→ INSTRUCTIONS:
(1) In the lawn forum thread, why does tgreen advise against using Roundup at this time of year?
(2) List every line of the records that contains the string "vertical". Case counts.

BEGIN TEXT SHOWN

# Light green nightmare



## Mardel74 (Aug 16, 2020)

Is this triv ?


----------



## SNOWBOB11 (Aug 31, 2017)

It looks like it to me. @tgreen what do you think?


----------



## stevehollx (Apr 8, 2020)

Looks like Triv to me.


----------



## M32075 (May 9, 2019)

You got triv never fun


----------



## tgreen (Oct 20, 2018)

SNOWBOB11 said:


> It looks like it to me. @tgreen what do you think?


Yes, I agree this is triv. I would just pull it up. I would not use roundup at this time of year as you will just have a big dead spot going into spring.


----------



## Mardel74 (Aug 16, 2020)

Thanks for the bad news&#129318;&#127995;‍♂;is all over in places that I never seen it before


----------



## Kissfromnick (Mar 25, 2019)

100% triv. Sorry


----------



## Mardel74 (Aug 16, 2020)

I never had this much before don't know where it came from; I am having I really bad year first grubs but the time I realized It was to late lots of damage and know triv;frustrated &#128553;


----------



## doverosx (Aug 7, 2019)

You aren't the only one!


----------



## 7824 (Oct 23, 2019)

That is not Poa triv. It is Poa Annua.


----------



## SNOWBOB11 (Aug 31, 2017)

learningeveryday said:


> That is not Poa triv. It is Poa Annua.


What makes you say that?


----------



## Mardel74 (Aug 16, 2020)

Does poa annua produce seed heads in the fall too?


----------



## Kmartel (Feb 12, 2019)

Aren't I seeing crinkled/wrinkled leafs in the photos??


----------



## 04gtod (Mar 23, 2019)

looks like my poa triv. I invited it in on 2 pieces of sod I used to repair dog urine spots. i will gly those spots in spring. I will never repair with sod again, seed only!!!


----------



## Kissfromnick (Mar 25, 2019)

04gtod said:


> looks like my poa triv. I invited it in on 2 pieces of sod I used to repair dog urine spots. i will gly those spots in spring. I will never repair with sod again, seed only!!!


I have some poa t in new sod at spring too. Funny, reason for replacing parts of existing lawn with new sod because of triv. This war will newer end.


----------

END TEXT SHOWN
BEGIN EXERCISE INPUTS

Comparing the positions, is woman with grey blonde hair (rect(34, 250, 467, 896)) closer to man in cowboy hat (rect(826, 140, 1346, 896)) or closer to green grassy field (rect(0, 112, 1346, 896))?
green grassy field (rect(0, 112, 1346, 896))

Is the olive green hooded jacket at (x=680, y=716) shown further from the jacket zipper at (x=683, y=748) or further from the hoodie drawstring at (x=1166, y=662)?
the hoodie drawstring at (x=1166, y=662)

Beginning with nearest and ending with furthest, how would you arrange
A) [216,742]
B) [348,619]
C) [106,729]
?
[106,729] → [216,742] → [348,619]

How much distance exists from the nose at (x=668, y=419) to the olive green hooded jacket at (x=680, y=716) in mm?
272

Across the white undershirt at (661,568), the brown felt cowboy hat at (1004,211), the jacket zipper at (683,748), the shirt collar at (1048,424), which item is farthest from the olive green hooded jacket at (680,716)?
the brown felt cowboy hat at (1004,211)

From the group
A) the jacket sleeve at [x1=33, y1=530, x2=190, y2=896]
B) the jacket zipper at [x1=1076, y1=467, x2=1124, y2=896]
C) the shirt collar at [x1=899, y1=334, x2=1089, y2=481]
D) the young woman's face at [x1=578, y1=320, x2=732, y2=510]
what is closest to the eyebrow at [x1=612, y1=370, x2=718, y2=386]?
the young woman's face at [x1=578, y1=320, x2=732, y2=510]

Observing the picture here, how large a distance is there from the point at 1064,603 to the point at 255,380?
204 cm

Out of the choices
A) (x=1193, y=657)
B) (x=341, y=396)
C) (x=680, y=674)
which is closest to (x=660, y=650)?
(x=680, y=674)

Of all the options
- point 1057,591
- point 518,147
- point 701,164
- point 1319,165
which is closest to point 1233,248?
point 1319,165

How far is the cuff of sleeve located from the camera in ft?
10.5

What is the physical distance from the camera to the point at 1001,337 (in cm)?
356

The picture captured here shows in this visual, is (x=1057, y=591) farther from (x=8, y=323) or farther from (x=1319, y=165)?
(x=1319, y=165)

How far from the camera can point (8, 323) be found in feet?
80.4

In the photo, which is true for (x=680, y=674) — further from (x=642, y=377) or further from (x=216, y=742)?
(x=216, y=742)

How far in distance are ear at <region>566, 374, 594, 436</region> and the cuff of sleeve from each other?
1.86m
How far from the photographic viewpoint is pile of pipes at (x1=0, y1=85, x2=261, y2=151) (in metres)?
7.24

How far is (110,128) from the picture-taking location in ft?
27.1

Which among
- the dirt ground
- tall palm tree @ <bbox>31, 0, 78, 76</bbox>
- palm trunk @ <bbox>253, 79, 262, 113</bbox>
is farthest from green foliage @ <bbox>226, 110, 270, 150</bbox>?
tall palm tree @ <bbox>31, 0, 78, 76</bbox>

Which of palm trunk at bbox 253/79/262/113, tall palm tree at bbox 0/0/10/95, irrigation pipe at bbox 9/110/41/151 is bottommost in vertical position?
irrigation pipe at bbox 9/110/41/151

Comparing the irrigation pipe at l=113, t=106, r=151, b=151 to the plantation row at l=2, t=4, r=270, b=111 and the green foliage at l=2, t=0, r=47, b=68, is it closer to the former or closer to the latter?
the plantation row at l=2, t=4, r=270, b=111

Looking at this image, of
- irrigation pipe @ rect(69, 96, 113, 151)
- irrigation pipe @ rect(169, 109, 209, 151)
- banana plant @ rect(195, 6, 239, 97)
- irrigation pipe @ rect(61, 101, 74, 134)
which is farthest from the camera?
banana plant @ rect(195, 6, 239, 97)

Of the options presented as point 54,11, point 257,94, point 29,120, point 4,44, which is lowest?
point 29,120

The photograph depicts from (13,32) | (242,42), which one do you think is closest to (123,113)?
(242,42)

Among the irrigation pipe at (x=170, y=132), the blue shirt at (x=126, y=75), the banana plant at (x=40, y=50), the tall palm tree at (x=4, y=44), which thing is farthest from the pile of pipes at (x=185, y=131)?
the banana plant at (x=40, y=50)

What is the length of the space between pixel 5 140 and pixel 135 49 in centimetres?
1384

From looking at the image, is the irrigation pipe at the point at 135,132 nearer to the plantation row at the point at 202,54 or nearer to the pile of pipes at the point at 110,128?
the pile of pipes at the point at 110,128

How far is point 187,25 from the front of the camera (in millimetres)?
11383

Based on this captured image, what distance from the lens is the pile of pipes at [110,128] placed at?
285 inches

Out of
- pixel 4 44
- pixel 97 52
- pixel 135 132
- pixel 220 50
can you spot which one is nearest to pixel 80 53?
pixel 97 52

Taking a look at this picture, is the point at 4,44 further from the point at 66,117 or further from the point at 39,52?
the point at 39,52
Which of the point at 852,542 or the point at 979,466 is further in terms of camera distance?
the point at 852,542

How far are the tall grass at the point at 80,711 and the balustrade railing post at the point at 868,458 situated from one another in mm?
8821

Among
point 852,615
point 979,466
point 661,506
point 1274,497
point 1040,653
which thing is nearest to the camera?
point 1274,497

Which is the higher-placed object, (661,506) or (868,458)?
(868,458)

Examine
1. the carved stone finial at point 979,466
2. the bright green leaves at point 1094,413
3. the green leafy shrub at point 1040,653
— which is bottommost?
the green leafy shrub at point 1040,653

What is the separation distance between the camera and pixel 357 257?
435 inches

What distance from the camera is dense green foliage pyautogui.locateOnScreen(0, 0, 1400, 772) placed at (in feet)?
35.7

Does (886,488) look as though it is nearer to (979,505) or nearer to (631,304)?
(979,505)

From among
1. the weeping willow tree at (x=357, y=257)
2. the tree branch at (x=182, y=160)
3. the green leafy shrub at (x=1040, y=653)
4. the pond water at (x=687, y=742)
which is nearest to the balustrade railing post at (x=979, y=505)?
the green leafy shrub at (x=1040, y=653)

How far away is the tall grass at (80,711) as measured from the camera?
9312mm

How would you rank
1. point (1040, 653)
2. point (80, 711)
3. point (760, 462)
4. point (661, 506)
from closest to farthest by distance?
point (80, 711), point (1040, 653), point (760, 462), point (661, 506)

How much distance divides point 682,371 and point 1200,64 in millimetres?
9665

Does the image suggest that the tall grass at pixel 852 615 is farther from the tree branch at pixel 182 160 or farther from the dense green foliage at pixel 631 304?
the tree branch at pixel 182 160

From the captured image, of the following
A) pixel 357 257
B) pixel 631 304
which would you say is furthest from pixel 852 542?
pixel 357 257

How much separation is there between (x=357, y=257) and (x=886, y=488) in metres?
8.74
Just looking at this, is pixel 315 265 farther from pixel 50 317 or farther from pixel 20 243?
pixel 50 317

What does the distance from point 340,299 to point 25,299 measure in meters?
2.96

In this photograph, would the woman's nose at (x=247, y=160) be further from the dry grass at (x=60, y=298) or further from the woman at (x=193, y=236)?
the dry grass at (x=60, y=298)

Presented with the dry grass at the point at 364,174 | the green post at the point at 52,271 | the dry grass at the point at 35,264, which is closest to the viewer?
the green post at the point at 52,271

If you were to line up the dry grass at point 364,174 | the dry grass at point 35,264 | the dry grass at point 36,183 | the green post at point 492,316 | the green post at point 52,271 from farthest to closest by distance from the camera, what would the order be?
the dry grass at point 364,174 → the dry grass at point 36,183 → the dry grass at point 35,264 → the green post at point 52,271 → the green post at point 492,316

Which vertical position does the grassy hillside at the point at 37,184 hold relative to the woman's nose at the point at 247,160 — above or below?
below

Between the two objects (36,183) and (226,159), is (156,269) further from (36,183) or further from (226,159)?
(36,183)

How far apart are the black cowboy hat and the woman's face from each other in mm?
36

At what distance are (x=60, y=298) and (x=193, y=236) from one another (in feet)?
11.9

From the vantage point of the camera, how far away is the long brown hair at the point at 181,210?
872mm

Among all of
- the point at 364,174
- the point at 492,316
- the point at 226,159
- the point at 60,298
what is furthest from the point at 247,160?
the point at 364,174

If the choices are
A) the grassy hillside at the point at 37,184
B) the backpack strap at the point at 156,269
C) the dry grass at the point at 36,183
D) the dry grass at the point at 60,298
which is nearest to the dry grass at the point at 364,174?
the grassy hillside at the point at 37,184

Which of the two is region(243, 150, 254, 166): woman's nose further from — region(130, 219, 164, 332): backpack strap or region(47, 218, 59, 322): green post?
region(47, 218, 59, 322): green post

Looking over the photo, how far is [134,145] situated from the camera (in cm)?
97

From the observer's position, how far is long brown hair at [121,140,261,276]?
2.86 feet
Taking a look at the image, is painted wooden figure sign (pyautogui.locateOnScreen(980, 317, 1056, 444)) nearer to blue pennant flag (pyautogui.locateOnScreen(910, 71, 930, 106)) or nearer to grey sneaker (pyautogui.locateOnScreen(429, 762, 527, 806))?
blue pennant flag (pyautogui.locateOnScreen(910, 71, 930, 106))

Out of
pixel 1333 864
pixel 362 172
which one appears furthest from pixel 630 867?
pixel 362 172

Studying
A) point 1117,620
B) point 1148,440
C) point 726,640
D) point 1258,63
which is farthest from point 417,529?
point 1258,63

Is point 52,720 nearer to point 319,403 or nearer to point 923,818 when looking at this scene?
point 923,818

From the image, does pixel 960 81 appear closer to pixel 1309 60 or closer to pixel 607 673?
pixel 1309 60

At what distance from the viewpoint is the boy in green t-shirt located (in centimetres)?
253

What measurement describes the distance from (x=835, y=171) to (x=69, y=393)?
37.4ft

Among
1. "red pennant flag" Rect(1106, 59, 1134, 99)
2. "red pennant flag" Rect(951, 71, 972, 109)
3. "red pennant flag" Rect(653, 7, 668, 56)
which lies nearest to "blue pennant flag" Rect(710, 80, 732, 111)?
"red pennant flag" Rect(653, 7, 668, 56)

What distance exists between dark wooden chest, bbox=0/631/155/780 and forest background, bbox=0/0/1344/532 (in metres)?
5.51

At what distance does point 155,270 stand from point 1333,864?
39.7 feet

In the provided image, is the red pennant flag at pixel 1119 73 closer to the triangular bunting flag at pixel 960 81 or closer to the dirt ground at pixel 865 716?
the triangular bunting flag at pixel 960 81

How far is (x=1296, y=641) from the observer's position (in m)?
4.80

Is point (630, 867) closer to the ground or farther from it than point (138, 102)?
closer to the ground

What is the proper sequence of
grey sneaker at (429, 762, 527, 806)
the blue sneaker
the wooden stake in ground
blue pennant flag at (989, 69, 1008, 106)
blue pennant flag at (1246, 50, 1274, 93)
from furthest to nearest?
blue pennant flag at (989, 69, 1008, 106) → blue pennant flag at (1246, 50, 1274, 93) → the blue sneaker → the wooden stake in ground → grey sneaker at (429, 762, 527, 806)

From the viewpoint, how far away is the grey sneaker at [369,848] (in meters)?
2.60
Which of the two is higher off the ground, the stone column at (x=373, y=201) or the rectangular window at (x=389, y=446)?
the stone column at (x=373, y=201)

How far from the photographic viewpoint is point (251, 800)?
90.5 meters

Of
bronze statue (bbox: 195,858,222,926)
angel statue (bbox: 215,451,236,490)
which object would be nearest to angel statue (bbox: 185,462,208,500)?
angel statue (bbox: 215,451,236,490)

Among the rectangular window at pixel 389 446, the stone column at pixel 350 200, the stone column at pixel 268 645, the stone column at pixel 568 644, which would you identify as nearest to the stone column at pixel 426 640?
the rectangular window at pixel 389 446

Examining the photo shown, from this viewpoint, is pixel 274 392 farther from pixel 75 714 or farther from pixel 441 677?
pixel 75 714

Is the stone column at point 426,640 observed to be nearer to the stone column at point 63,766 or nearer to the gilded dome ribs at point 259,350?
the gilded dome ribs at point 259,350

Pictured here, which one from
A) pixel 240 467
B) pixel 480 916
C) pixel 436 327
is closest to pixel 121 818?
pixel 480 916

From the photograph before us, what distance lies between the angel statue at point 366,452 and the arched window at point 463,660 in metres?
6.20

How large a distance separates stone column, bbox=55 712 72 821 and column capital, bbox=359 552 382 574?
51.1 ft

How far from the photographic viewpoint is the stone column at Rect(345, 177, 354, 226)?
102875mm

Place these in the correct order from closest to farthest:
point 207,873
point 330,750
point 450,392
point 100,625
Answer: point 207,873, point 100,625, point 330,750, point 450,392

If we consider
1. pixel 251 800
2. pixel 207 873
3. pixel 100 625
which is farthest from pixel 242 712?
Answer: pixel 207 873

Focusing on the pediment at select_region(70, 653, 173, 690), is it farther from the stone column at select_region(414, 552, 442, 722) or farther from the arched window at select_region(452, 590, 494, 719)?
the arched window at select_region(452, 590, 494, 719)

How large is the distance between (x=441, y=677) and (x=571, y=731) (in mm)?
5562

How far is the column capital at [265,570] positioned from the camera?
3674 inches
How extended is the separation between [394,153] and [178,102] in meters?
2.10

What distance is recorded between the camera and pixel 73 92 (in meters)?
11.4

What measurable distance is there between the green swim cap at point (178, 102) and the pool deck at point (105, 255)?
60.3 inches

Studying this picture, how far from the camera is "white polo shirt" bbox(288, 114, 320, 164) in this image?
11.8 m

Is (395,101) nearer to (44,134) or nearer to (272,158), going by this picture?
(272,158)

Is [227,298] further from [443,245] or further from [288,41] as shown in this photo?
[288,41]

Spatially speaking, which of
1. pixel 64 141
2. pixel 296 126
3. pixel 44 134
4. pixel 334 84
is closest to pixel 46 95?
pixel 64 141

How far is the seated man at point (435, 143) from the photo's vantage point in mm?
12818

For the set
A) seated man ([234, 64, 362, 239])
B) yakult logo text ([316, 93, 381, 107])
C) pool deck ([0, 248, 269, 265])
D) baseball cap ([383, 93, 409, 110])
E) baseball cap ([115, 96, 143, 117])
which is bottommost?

END EXERCISE INPUTS

→ IN RESPONSE:
(1) It would leave a big dead spot going into spring.

(2)
Which of palm trunk at bbox 253/79/262/113, tall palm tree at bbox 0/0/10/95, irrigation pipe at bbox 9/110/41/151 is bottommost in vertical position?
Which vertical position does the grassy hillside at the point at 37,184 hold relative to the woman's nose at the point at 247,160 — above or below?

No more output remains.